The single cell image feature is shown within the context of the whole well image, and the report has a full audit trail of clone identity, time, and date stamps. These reports can be printed or exported as PDF or PowerPoint documents, and image quality is maintained in the exported formats, allowing for easy regulatory review. They can also form part of an IND application, BLA, or be included in a client dossier for a CMO. These reports can be rapidly generated, are consistent between users, contain a secure audit trail, and represent proof that can travel.


Figure 1. The heights of well bottoms measured on-the-fly for all the wells in the microplate during imaging. Focus is dynamically adjusted for these plate deformities so that every well is in focus. This adjustment happens simultaneously with image acquisition.

Proof of Concept

SAFC currently uses the Cell Metric system to determine monoclonality in CHOGS cell lines expressing mAbs for biotech and pharma clients. SAFC researchers use an automated whole well imager, as customers are increasingly asking for documentary evidence that cells in the MCB are derived from a single clone. The Cell Metric platform is available as a stand-alone system or, for increased throughput, as the Cell Metric CLD (Figure 2), which includes a built-in incubated microplate loader and cassettes.

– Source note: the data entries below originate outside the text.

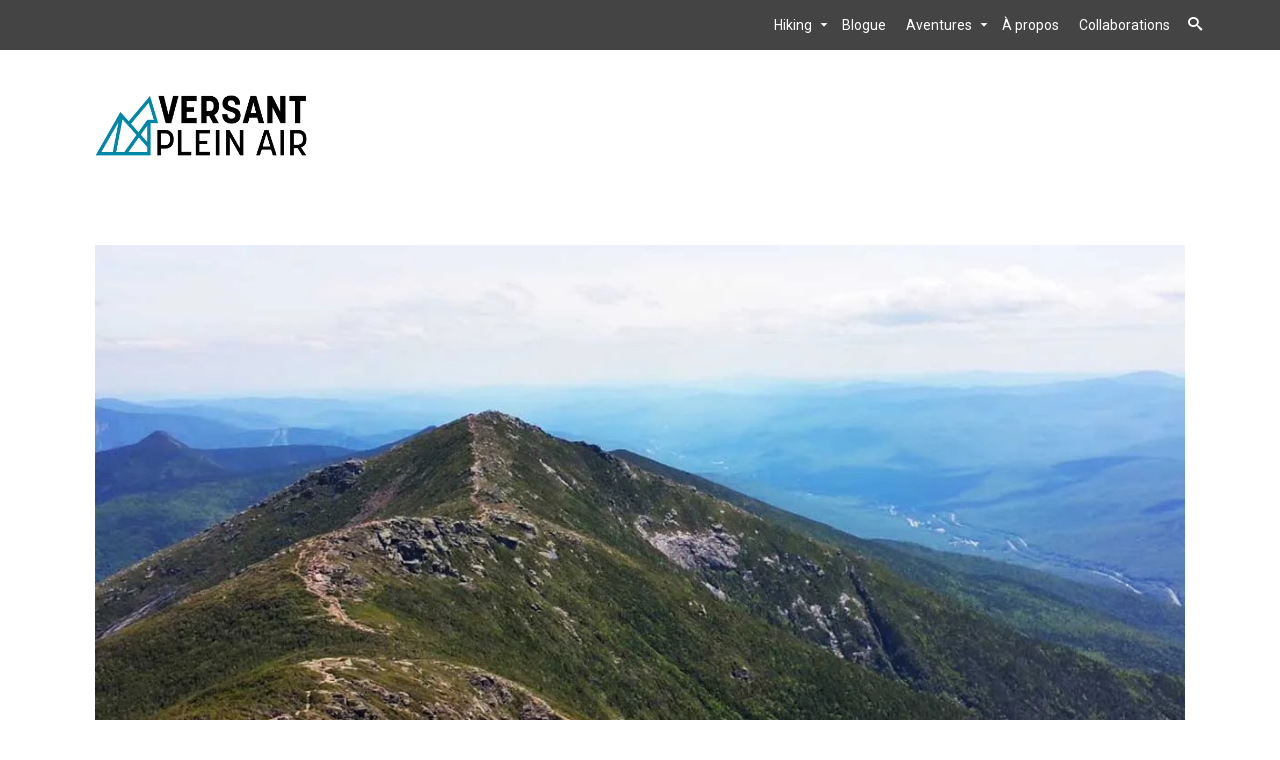

--- FILE ---
content_type: text/css
request_url: https://versantpleinair.com/wp-content/uploads/siteorigin-widgets/sow-button-atom-ee181a79988c.css?ver=6.7.4
body_size: 538
content:
@media (max-width: 780px) {
  .so-widget-sow-button-atom-ee181a79988c .ow-button-base.ow-button-align-center {
    text-align: center;
  }
  .so-widget-sow-button-atom-ee181a79988c .ow-button-base.ow-button-align-center.ow-button-align-justify .sowb-button {
    display: inline-block;
  }
}
.so-widget-sow-button-atom-ee181a79988c .ow-button-base .sowb-button {
  -webkit-box-shadow: inset 0 1px 0 rgba(255,255,255,0.2), 0 1px 2px rgba(0,0,0,0.065);
  -moz-box-shadow: inset 0 1px 0 rgba(255,255,255,0.2), 0 1px 2px rgba(0,0,0,0.065);
  box-shadow: inset 0 1px 0 rgba(255,255,255,0.2), 0 1px 2px rgba(0,0,0,0.065);
  -ms-box-sizing: border-box;
  -moz-box-sizing: border-box;
  -webkit-box-sizing: border-box;
  box-sizing: border-box;
  background: #3d7891;
  background: -webkit-gradient(linear, left bottom, left top, color-stop(0, #2e5a6d), color-stop(1, #3d7891));
  background: -ms-linear-gradient(bottom, #2e5a6d, #3d7891);
  background: -moz-linear-gradient(center bottom, #2e5a6d 0%, #3d7891 100%);
  background: -o-linear-gradient(#3d7891, #2e5a6d);
  filter: progid:DXImageTransform.Microsoft.gradient(startColorstr='#3d7891', endColorstr='#2e5a6d', GradientType=0);
  -webkit-border-radius: 0.25;
  -moz-border-radius: 0.25;
  border-radius: 0.25;
  border-color: #295162 #264b5b #224350 #264b5b;
  border: 1px solid;
  color: #ffffff !important;
  font-size: 1;
  
  padding-block: 1;
  text-shadow: 0 1px 0 rgba(0, 0, 0, 0.05);
  padding-inline: 2;
}
.so-widget-sow-button-atom-ee181a79988c .ow-button-base .sowb-button > span {
  display: flex;
  justify-content: center;
}
.so-widget-sow-button-atom-ee181a79988c .ow-button-base .sowb-button > span [class^="sow-icon-"] {
  font-size: 1.3em;
}
.so-widget-sow-button-atom-ee181a79988c .ow-button-base .sowb-button.ow-icon-placement-top > span {
  flex-direction: column;
}
.so-widget-sow-button-atom-ee181a79988c .ow-button-base .sowb-button.ow-icon-placement-right > span {
  flex-direction: row-reverse;
}
.so-widget-sow-button-atom-ee181a79988c .ow-button-base .sowb-button.ow-icon-placement-bottom > span {
  flex-direction: column-reverse;
}
.so-widget-sow-button-atom-ee181a79988c .ow-button-base .sowb-button.ow-icon-placement-left > span {
  align-items: start;
}
.so-widget-sow-button-atom-ee181a79988c .ow-button-base .sowb-button.ow-button-hover:active,
.so-widget-sow-button-atom-ee181a79988c .ow-button-base .sowb-button.ow-button-hover:hover {
  background: #407e98;
  background: -webkit-gradient(linear, left bottom, left top, color-stop(0, #316074), color-stop(1, #407e98));
  background: -ms-linear-gradient(bottom, #316074, #407e98);
  background: -moz-linear-gradient(center bottom, #316074 0%, #407e98 100%);
  background: -o-linear-gradient(#407e98, #316074);
  filter: progid:DXImageTransform.Microsoft.gradient(startColorstr='#407e98', endColorstr='#316074', GradientType=0);
  border-color: #43849f #407e98 #3b758d #407e98;
  color: #ffffff !important;
}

The imager was assessed in proof-of-concept experiments using CHOZN®
GS-/-ZFN-modified CHO cells (Sigma-Aldrich) expressing a human recombinant IgG cultured in chemically defined, animal component-free EX-CELL® CD CHO Fusion medium (Sigma-Aldrich). Single cell cloning was performed using limiting dilution in CellBIND® 96 well clear flat-bottom polystyrene microtiter plates (Corning) in 80% EX-CELL CHO Cloning Medium (Sigma-Aldrich) and 20% conditioned EX-CELL CD CHO Fusion medium.

The cells were cultured until confluent (37°C, 80% humidity, 5% CO²) and for 14 days they were imaged at Day 0 (when cells were seeded) and also on Days 1, 3, 7, and 14. The imager was used to determine well confluency. When the wells were 80–100% confluent the plates were consolidated and replica plated for a static titer assay. Supernatant was sampled from the wells on Day 7, and the supernatant was analyzed for protein titer to identify the most productive clones.


Figure 2. Cell Metric CLD imager for cell-line development. Image courtesy of Horizon Discovery

The results (Figure 3) show that on Day 0, the system generated a clear image of a single cell; on Day 1, this has divided into two cells; by Day 3, a loci of growth from the nascent colony has started.

Since the success of these proof-of-concept assessments, the automated  cell imaging system has been seamlessly integrated into the existing bioprocess workflow and has increased throughput of microplate imaging from 10–20 to 30–50 plates per day. Throughput has increased, too, because at the beginning of the experimental run, SAFC researchers can effectively image every single well on the day of seeding. Since the imager captured the data from Day 0, they can examine the most promising wells on Day 7 and track back to Day 0 to determine the wells that originated from a single cell.

The case study illustrates the significant workflow benefits resulting from the use of a dedicated automated imager to establish clonality in cell-line development. The research at SAFC has illustrated that it is now possible to demonstrate ease of clone screening and the ability to measure confluence with the Cell Metric imager.

Additionally, the Clonality Report includes high-quality, raw data images that show the choice of the top clones in a format appropriate for a client dossier document or for an IND submission delivered directly to a regulator.


Figure 3. Cell metric images of CHOGS cells (from left to right) on Day 0, Day 1, and Day 3 (magnified in the wells)

Angie Breinin is an R&D scientist at SAFC and Ian Taylor, Ph.D. ([email protected]), is sales & marketing director at Solentim.